Nour conta le monete insieme al fratello, la strada per il successo esige più soldi e dei veri strumenti musicali. Persone adulte residenti in zone lontane dalla guerra mostrerebbero probabilmente meno tenacia e meno caparbietà di questi giovani bambini palestinesi. Nessun ostacolo è insormontabile, nemmeno le bombe e l’odio degli uomini può fermare il loro sogno, la voce di Mohammed è destinata a diventare il simbolo della speranza del popolo palestinese. Come avviene questo miracolo, ce lo racconta il regista dopo aver seguito con fervore e interesse la vittoria del vero Mohammed Assaf ad Arab Idol nel 2013.

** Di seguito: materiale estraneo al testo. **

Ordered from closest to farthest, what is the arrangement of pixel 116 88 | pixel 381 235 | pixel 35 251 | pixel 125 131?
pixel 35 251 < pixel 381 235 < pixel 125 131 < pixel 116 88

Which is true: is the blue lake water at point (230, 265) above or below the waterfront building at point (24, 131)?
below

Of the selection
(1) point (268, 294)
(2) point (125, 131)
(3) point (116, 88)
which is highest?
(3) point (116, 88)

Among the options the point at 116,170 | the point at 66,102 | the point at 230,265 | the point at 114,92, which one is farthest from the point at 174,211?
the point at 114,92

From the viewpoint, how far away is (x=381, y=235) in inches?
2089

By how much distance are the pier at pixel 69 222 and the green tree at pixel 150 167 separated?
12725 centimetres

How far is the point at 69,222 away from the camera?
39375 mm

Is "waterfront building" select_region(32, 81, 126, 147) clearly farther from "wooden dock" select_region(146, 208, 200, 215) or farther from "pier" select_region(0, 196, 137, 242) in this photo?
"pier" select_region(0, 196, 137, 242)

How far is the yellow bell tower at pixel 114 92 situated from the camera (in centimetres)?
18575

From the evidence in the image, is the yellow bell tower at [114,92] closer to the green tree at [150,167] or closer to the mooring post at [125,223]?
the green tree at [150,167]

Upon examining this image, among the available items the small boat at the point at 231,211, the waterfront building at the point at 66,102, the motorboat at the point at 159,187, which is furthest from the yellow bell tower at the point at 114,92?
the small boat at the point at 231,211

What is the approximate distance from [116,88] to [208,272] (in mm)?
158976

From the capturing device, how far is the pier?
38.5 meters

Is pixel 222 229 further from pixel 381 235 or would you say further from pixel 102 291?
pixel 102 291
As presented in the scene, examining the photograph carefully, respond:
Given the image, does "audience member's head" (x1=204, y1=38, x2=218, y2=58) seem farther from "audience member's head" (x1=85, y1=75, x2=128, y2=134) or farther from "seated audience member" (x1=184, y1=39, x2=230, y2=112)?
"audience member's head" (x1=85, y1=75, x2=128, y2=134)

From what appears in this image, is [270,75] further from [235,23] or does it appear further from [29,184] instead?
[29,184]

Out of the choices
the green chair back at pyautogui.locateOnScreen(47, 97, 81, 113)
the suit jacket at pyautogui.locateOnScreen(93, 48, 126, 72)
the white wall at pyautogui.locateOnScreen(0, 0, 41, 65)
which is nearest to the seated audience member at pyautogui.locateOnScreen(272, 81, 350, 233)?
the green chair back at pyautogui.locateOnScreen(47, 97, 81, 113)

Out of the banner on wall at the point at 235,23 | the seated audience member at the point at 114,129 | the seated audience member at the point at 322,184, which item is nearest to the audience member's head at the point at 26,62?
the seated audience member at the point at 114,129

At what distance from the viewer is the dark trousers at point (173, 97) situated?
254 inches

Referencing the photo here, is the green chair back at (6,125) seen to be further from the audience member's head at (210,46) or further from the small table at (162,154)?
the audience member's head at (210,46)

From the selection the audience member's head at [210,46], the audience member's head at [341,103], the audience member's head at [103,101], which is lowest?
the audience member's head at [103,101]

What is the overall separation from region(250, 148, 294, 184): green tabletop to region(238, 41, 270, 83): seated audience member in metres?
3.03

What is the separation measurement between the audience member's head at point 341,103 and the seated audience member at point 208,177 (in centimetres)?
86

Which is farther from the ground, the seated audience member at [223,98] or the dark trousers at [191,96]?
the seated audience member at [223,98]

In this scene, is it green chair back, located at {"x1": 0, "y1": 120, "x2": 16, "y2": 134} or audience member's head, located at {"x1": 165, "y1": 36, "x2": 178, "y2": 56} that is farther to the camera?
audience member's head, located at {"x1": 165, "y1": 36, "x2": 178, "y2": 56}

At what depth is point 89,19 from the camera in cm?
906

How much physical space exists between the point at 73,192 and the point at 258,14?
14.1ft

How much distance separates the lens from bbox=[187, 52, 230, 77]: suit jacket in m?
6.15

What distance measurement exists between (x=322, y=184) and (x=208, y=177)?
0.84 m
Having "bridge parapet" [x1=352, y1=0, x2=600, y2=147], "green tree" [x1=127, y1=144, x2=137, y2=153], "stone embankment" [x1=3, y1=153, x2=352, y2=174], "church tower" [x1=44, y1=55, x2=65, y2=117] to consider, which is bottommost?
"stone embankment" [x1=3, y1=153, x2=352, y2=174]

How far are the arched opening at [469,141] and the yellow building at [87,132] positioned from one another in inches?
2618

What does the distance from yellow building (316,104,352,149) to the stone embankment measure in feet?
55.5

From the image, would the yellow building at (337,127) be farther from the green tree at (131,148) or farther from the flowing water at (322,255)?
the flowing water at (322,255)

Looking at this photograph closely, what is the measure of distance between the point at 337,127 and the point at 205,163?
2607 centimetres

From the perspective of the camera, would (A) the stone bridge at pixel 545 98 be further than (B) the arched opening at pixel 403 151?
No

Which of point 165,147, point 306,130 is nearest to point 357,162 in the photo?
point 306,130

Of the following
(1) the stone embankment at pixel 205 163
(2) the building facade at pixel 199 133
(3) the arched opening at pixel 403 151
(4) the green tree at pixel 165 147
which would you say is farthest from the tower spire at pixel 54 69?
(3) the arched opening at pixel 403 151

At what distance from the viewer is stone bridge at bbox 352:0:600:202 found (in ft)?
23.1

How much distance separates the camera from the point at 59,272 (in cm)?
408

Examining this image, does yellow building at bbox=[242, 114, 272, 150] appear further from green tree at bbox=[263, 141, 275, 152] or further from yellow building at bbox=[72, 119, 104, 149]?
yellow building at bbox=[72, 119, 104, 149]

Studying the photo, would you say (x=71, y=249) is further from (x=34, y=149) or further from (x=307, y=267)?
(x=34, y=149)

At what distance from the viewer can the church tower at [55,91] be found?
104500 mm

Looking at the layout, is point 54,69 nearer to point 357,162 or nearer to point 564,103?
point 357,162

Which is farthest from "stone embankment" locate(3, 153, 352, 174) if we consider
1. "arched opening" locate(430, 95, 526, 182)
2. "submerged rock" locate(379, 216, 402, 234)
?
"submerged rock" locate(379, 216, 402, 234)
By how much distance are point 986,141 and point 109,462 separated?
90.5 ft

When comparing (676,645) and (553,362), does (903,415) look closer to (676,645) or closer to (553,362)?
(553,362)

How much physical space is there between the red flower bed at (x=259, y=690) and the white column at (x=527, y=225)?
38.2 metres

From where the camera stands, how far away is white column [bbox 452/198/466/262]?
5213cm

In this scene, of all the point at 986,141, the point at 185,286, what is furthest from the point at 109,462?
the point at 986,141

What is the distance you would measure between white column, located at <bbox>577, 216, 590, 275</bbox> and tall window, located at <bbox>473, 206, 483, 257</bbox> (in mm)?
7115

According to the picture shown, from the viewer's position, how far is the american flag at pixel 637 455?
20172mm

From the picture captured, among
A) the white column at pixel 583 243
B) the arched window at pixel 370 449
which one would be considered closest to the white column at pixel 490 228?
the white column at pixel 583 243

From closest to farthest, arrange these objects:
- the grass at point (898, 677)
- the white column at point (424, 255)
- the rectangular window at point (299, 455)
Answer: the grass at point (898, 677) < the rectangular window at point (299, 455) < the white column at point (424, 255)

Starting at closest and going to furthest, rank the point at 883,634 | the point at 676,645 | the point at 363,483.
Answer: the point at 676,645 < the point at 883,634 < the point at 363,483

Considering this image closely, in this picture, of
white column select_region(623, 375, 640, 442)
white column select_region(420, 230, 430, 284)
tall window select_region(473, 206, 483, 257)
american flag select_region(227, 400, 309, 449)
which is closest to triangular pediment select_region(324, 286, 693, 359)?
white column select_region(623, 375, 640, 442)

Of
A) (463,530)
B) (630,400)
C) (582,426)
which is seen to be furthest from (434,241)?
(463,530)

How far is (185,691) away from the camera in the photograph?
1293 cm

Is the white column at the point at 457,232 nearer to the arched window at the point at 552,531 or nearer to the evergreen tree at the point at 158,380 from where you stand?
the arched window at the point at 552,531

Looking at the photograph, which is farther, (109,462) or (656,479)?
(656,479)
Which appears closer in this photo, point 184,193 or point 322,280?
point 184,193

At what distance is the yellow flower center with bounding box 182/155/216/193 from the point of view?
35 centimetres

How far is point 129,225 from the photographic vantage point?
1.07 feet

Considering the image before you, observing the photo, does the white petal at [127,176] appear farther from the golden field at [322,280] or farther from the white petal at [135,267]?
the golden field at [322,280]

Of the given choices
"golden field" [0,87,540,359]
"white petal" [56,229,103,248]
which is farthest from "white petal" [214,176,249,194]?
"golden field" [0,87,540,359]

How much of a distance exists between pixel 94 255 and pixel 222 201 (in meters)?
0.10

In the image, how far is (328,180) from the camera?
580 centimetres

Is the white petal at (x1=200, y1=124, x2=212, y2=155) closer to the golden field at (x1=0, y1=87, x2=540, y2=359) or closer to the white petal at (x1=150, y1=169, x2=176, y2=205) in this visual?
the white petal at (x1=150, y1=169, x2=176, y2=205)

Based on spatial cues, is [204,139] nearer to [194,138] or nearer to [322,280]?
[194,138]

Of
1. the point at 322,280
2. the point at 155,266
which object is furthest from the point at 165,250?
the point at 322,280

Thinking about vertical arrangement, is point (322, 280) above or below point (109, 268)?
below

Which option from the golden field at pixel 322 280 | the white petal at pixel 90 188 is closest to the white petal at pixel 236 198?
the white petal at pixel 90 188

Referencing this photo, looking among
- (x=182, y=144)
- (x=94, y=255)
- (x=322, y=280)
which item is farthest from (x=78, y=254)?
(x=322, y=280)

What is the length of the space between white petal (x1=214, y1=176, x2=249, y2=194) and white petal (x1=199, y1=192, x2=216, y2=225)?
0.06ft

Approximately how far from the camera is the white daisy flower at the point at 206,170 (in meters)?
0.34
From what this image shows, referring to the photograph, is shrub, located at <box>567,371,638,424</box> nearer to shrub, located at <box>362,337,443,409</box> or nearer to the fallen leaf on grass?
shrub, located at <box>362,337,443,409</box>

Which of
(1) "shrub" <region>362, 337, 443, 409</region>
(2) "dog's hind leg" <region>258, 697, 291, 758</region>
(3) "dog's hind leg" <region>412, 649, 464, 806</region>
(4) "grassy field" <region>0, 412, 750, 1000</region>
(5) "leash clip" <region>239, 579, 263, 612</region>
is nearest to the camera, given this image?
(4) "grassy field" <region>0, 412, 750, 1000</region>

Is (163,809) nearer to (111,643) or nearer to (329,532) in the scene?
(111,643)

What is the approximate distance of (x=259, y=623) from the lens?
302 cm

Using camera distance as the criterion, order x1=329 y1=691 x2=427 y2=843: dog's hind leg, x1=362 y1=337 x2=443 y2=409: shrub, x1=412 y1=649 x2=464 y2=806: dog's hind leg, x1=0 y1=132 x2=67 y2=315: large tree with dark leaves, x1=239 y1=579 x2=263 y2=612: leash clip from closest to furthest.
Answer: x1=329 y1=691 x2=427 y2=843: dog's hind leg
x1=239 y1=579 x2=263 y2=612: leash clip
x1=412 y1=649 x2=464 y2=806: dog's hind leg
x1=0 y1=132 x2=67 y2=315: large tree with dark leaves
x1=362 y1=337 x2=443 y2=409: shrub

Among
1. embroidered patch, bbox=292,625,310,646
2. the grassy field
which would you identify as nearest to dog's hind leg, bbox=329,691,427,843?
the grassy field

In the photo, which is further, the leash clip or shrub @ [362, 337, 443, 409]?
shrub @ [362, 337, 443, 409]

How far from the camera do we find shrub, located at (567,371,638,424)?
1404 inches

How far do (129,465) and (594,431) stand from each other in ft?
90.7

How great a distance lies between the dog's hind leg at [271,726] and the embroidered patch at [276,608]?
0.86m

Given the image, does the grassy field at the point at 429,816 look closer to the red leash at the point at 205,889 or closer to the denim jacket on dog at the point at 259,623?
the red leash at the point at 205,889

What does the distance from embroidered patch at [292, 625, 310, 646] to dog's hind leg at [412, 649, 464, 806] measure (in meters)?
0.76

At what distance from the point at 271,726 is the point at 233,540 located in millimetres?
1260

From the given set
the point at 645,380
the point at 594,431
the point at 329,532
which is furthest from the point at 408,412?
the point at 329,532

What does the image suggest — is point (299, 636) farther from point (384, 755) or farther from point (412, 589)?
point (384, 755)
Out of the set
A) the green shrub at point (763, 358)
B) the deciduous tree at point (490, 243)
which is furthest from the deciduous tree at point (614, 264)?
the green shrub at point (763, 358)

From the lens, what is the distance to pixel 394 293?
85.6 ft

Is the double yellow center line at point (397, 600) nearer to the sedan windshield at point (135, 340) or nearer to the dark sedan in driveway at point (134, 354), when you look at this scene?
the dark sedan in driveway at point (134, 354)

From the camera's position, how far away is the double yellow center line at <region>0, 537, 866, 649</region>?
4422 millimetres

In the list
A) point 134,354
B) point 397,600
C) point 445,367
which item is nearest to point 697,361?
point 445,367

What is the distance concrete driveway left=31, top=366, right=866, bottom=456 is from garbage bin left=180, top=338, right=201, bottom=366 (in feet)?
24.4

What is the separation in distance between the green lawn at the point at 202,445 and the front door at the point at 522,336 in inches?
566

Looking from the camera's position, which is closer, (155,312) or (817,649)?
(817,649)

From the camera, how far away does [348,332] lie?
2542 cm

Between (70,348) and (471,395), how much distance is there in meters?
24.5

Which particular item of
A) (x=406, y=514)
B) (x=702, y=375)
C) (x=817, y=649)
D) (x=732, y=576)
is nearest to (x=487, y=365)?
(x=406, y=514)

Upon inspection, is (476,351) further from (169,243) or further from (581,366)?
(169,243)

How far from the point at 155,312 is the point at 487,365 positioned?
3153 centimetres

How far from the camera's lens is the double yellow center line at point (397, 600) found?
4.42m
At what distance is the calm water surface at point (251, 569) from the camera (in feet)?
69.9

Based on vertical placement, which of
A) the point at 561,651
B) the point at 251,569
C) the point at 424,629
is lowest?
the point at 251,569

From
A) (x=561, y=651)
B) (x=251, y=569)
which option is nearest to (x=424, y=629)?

La vicenda salta diversi anni della vita di Mohammed, ormai cresciuto nella pigrione urbana di Gaza. Lo ritroviamo a guidare un taxi per pagarsi l’università, i suoi occhi (che sono ormai quelli del talentuoso Tawfeek Barhom) sono pieni di dolore. Nella realtà, perse molti dei suoi cari ed amici durante l'occupazione e l'assedio, ma il film si concentra sull'impresa di attraversare il confine e mantenere la promessa di dare voce a tutti coloro che vivono la condizione di rifugiati, nella paura e nell'eterno conflitto. Le peripezie, cominciate dall'età di dieci anni, continuano una volta arrivato alla meta. Arab Idol è un concorso importante, selettivo, e richiederà l'ennesimo sforzo di Mohammed per poter essere ammesso nonostante ogni imprevisto. È lo stesso Abu-Assad ad affermare: "Mohammed e Nour hanno l'abilità di mutare l'orrore in bellezza, ovvero hanno il potere di alimentare e nutrire la speranza".

Sembrano parole vaghe, connotate da un'eco storica. Ma ad un occhio attento non può sfuggire l'attenzione che la regia dedica alle inquadrature della Striscia, creando un raccordo di tensione fra la desolazione e gli occhi dei bambini. Filmati di repertorio accompagnano le performance di Mohammed, dandoci un'idea delle incredibili folle che dalle piazze hanno seguito la vittoria di un ragazzo di ventitré anni, nominato ad oggi "ambasciatore di buona volontà" da parte dell'Unrwa (branca delle Nazioni Unite per i rifugiati palestinesi). Questo film non è un nuovo The Milionaire, è anzi l'esempio di come non si dovrebbe giudicare un prodotto dalla copertina. Abu-Assad immortala uno spiraglio di luce in un conflitto che vede solo morte e distruzione, ed è bene che il cinema faccia anche questo, senza paura di risultare commerciale o privo di spessore.